-- start ENTRIES SHOWN --
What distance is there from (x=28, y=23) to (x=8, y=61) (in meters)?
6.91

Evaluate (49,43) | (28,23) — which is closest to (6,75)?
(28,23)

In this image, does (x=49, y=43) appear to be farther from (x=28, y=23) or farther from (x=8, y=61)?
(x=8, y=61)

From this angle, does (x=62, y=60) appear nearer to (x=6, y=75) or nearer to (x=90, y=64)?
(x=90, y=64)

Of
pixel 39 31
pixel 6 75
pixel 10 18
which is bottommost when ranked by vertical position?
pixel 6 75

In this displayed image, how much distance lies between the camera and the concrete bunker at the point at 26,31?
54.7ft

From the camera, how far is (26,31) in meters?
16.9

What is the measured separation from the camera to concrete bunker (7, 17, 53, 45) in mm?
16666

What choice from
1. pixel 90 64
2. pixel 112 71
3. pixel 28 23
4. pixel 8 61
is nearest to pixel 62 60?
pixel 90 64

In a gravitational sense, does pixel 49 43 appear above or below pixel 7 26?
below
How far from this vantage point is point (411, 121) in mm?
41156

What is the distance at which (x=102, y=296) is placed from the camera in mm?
-- end ENTRIES SHOWN --
▶ _TASK DIRECTIONS_
Find the line containing "Evaluate (49,43) |", then output it and every line after it to the end of the data, exactly.

▶ _RESPONSE_
Evaluate (49,43) | (28,23) — which is closest to (6,75)?
(28,23)

In this image, does (x=49, y=43) appear to be farther from (x=28, y=23) or farther from (x=8, y=61)?
(x=8, y=61)

From this angle, does (x=62, y=60) appear nearer to (x=6, y=75) or nearer to (x=90, y=64)?
(x=90, y=64)

Of
pixel 39 31
pixel 6 75
pixel 10 18
which is bottommost when ranked by vertical position?
pixel 6 75

In this displayed image, how much distance lies between the camera and the concrete bunker at the point at 26,31?
54.7ft

From the camera, how far is (26,31) in meters?
16.9

What is the measured separation from the camera to concrete bunker (7, 17, 53, 45) in mm?
16666

What choice from
1. pixel 90 64
2. pixel 112 71
3. pixel 28 23
4. pixel 8 61
is nearest to pixel 62 60?
pixel 90 64

In a gravitational sense, does pixel 49 43 appear above or below pixel 7 26?
below
How far from this vantage point is point (411, 121) in mm?
41156

What is the distance at which (x=102, y=296) is placed from the camera in mm?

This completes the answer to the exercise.